Budaya

Humor Dakwah 'Sersan' Krisna Purwana: Nabi Itu Humoris?

H. Muhammad Krisna Purwana .
H. Muhammad Krisna Purwana .

Oleh: Akmal Nasery Basral. Sosiolog & Penulis

“NABI itu humoris,” ujar H. Muhammad Krisna Purwana kepada saya usai kami salat Zuhur di Masjid Silaturahim, Taman Laguna, Cibubur, Rabu kemarin (6/4). “Satu ketika seorang nenek datang dan meminta Nabi berdoa kepada Allah agar dirinya bisa masuk surga. Nabi menjawab bahwa surga tak bisa dimasuki nenek-nenek. Perempuan tua itu nyaris menangis mendengar jawaban itu. Lalu Nabi tersenyum dan menjelaskan bahwa mereka yang masuk surga akan kembali muda.Tidak ada kakek-nenek di dalam surga. Mendengar itu wajah sang nenek kembali riang gembira.”

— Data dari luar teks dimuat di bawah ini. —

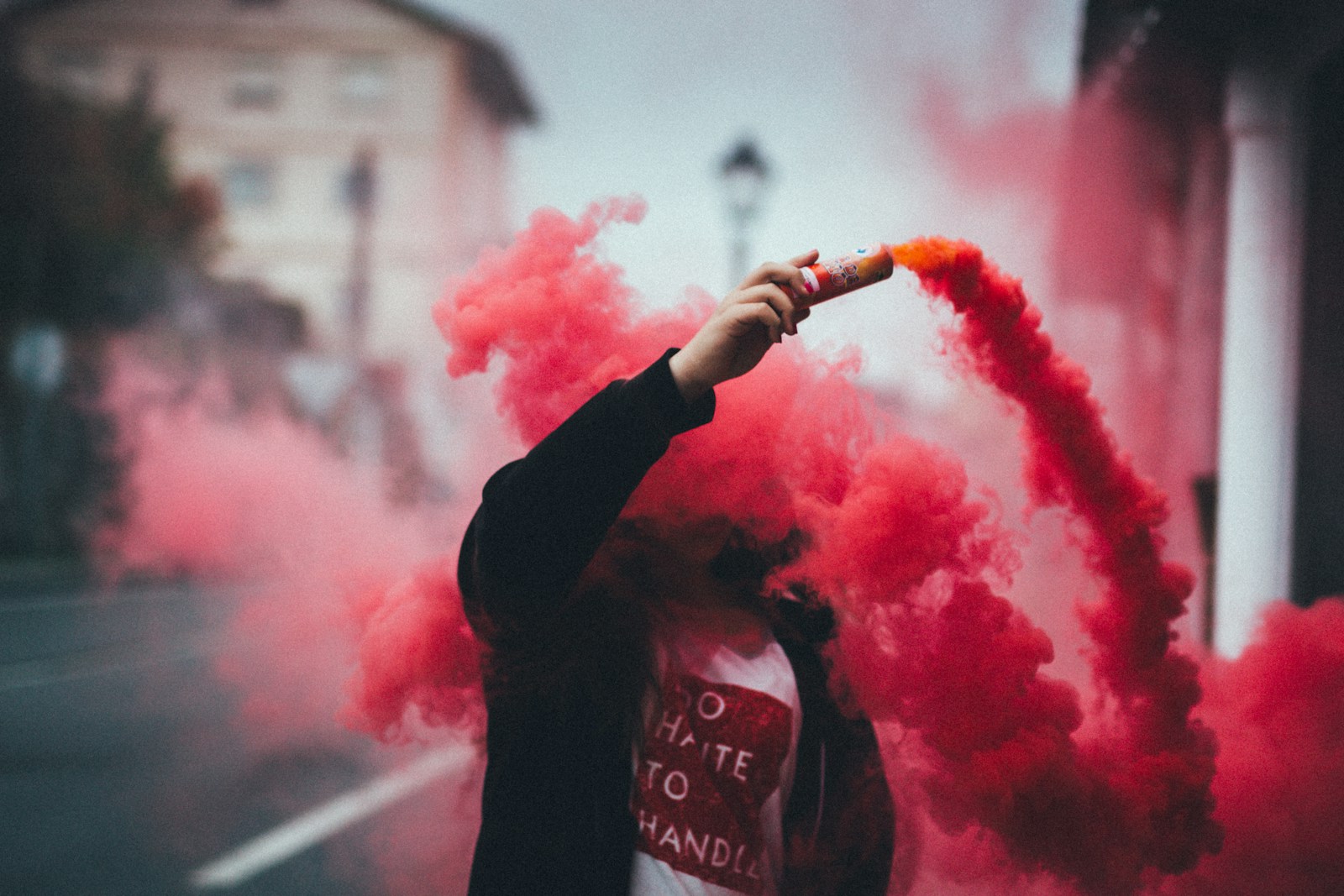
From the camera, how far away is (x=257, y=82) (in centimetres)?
3091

Krisna Purwana—saya memanggilnya Bang Krisna--adalah ‘sersan’ abadi yang tak pernah naik pangkat jadi kapten apalagi jenderal. Dia salah komedian kawakan pendiri Sersan Prambors, grup sohor yang mendominasi jokes ‘anak gedongan’ di tahun 80-90’an. Sersan adalah kependekan dari "Serius Santai".

Scroll untuk membaca

Scroll untuk membaca

Mereka terdiri dari “lima-urat-lucu-yang-terperangkap-dalam-bentuk manusia” yakni Sys NS, Pepeng (Ferrasta Soebardi), Nana Krip, Muklis Gumilang, dan Krisna. Dari mereka berlima, tiga orang sudah wafat. Pepeng yang pertama wafat di tahun 2015, Sys NS tiga tahun kemudian, dan Nana setahun berikutnya. “Di antara saya dan Muklis, hanya saya yang masih tetap siaran sampai sekarang,” ujar penyiar radio dakwah Radio Silaturahim (Rasil) dan Rasil TV itu.

Sebetulnya, saya datang ke Rasil diundang sebagai narasumber untuk buku terbaru Serangkai Makna di Mihrab Ulama tentang kisah hidup Prof. Dr. Haji Abdul Malik Karim Amrullah yang populer disebut Buya Hamka (1908-1981). Yang mewawancarai Bang Krisna sendiri. Sebuah kehormatan besar diinterviu sang legenda.

Karena itu setelah wawancara selesai, saya merasa mubazir jika langsung pergi tanpa menggali ilmu dan pengalaman dari Bang Krisna yang bisa juga disebut sebagai salah seorang komika ( stand-up comedian) terbesar tanah air.

Apalagi kami satu alma mater dari SMAN 8, Taman Bukit Duri, Jakarta, meski terpisah satu dekade. “Seharusnya saya angkatan tahun ’76. Tapi karena nggak naik kelas, jadi angkatan ’77. Nikmat lho tidak naik kelas itu Uda Akmal,” katanya jenaka sambil tetap memanggil saya ‘uda’ meski saya jauh lebih muda.

“Di mana nikmatnya, Bang?” tanya saya gagal paham.

“Salah satu nikmat nggak naik kelas itu jadi banyak teman tambah selain pengalaman di SMA lebih lama, hahaha ...,” gelaknya. Eh, betul juga! ????